And to think I just received my Starwood AMEX last week! Sigh...

Well, I suspect a hotel cc is still a better idea than more miles.


----------



## rocky (May 9, 2006)

What this means to me is that I have to assume that overtime the 80K starpoints I got for my developer purchase will eventually be worth 3 nights at a Four Points Sheraton.  SO.  If I ever purchase again, it will be a resale for a mandatory resort.  The *BIG* reason to make a developer purchase will effectively have been negated.


----------



## stevens397 (May 9, 2006)

Rocky,

While many have argued back and forth about the flexibility of Starpoint conversion, your post hit the nail right on the head.  They are removing the remaining incentive for developer purchase of a mandatory resort.

Then again, I have enough anyway!


----------



## Kazakie (May 11, 2006)

*skeptical one*

I wouldn't be surprised if SPG changes their rewards/categories a bit (as many of us know - it really is too good to be true in many cases) - but the 25% across the board seems rather drastic.  

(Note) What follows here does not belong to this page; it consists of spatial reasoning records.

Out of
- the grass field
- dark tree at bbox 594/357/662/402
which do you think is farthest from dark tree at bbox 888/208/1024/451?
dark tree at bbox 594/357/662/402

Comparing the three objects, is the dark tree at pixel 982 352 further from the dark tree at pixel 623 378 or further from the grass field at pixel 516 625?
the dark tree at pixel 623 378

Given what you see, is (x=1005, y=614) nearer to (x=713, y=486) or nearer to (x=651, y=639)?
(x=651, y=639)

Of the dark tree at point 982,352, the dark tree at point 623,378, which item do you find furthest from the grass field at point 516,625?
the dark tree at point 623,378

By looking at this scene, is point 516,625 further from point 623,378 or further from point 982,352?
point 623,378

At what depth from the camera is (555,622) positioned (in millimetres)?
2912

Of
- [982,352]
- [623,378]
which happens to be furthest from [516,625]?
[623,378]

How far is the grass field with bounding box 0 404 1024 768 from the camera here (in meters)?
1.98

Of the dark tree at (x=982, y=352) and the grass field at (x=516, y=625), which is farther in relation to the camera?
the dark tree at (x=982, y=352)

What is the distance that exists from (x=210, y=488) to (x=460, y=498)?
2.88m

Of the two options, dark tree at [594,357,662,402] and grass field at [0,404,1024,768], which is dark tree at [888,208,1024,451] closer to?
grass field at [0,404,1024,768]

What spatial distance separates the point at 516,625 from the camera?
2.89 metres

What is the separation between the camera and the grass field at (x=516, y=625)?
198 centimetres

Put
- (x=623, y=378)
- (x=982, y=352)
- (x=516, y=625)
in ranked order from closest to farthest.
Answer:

I hate to be the skeptical one, but as someone pointed out (either on TUG or FlyerTalk) it seems odd that Maui, St. John, etc would be specifically listed, since they just changed categories and aren't even the top category today.   Also it seems odd that Hilton is listed, especially since what Hilton HHonors did is very different than what the "survey" proposes. 

Something may be coming down the pipe, but I'm not sure how much credence I'd put on the validity of this survey - especially since no one else has raised their hand and said - I got this "survey" too!!


----------



## DeniseM (May 11, 2006)

*Re: skeptical one*



			
				Kazakie said:
			
		

> Something may be coming down the pipe, but I'm not sure how much credence I'd put on the validity of this survey - especially since no one else has raised their hand and said - I got this "survey" too!!



Starwood Lurker (who *works for Starwood*) posted in the thread on FT and he said that he expects devaluation of Starpoints to happen.  If the survey was a hoax, I don't think he would have posted the way he did.


----------